Hey there, I just did a small benchmark and uploaded small JSON object (78 bytes) 1000 times using the js-ipfs-http-client. I then measured the size of the .ipfs folder every 20 uploads.
My results show that the additional space consumed per item increases linearly, starting with about 0.5MB and ending up at more than 2MB per additional upload item. This means that the overall disk usage increase nonlinearly (second-degree polynomial). For example, at 100 uploads the disk usage was 30MB, but at 1000 uploads it was already over 290MB (!). Here is a small graph for visualization: https://i.imgur.com/5bvAb2b.png. I’m using Unix FS for adding the files and I update the node’s IPNS after every update with the hash of the folder containing the new upload.

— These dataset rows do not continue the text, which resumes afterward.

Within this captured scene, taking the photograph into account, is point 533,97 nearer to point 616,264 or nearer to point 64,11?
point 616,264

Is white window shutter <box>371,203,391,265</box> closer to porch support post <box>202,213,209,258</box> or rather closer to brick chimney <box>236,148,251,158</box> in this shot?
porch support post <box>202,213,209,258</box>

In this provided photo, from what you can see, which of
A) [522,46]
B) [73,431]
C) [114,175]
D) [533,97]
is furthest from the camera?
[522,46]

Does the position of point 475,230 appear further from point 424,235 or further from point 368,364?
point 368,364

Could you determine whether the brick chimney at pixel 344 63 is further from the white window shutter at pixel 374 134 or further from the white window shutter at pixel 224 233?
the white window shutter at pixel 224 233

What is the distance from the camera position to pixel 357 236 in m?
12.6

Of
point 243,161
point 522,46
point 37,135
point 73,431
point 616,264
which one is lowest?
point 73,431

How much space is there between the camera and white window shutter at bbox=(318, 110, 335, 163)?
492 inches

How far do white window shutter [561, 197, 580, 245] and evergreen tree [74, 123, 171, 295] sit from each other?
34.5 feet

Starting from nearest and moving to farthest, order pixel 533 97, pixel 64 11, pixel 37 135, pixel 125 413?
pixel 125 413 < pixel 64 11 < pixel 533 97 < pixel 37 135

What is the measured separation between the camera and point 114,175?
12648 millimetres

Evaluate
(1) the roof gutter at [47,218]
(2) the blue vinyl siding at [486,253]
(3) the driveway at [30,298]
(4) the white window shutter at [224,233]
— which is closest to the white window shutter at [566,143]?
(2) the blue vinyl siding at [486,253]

Can someone explain the reason for this? Thanks in advance!
I think I figured out the issue. Pinning the updated folder after every update is causing lots of duplicate files to be retained. Will need to run this test again.

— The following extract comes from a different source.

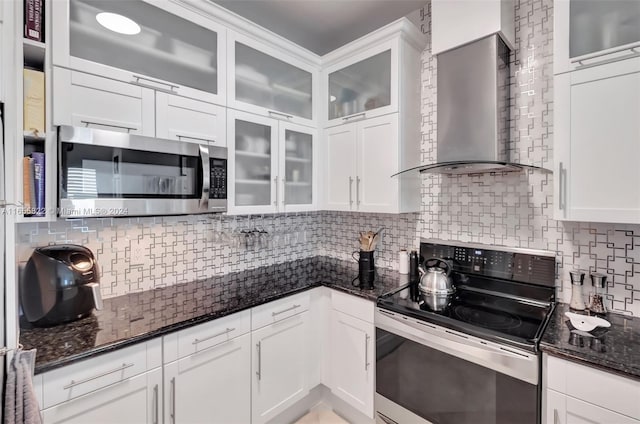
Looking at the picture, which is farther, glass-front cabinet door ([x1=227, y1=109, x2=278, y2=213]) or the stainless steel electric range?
glass-front cabinet door ([x1=227, y1=109, x2=278, y2=213])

Badger datastore? It has a large overhead.
No, I’m using the default flatfs data store.
The issue was that I was pinning the updated root folder of the MFS after every upload, which created lots of duplicated copies of the folder. That explains the exponential scaling.

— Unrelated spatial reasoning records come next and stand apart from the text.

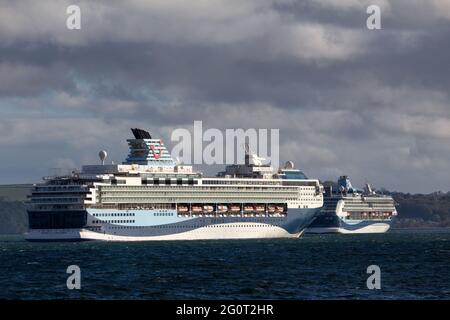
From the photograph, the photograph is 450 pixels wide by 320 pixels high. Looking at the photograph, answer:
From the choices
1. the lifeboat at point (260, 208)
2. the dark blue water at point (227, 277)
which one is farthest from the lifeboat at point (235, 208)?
the dark blue water at point (227, 277)

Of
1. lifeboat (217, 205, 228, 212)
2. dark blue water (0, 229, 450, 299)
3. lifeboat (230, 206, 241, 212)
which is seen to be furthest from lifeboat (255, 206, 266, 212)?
dark blue water (0, 229, 450, 299)

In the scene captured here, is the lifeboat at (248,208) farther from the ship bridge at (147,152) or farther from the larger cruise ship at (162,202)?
the ship bridge at (147,152)

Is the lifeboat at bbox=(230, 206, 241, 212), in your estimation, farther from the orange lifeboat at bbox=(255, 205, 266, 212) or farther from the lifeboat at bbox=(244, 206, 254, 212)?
the orange lifeboat at bbox=(255, 205, 266, 212)

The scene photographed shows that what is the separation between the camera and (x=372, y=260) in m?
105

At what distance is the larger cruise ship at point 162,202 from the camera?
542 feet

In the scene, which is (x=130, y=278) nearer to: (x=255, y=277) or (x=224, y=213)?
(x=255, y=277)

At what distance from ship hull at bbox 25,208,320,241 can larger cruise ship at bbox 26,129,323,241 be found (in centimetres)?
15

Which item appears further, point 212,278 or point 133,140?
point 133,140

To obtain linear scaling and minimal storage use I removed all pinning, since the garbage collector doesn’t delete files in MFS anyway. I use rawLeaves=true on writes and run garbage collection before every disk size measurement. That results in linear storage growth
I’m interested in what that overhead is, can you add some more details to characterize it?
Badger is optimized for fast ingestion and queries. Depending on usage and settings, it can have significant disk overhead. By default badger does not delete and garbage collection needs to run explicitally. Indexes for fast queries also need to be backed to disk I think.
Oh wow. Thanks that’s really good information. I was interested in taking a look at badger and I’m glad I know this going into it.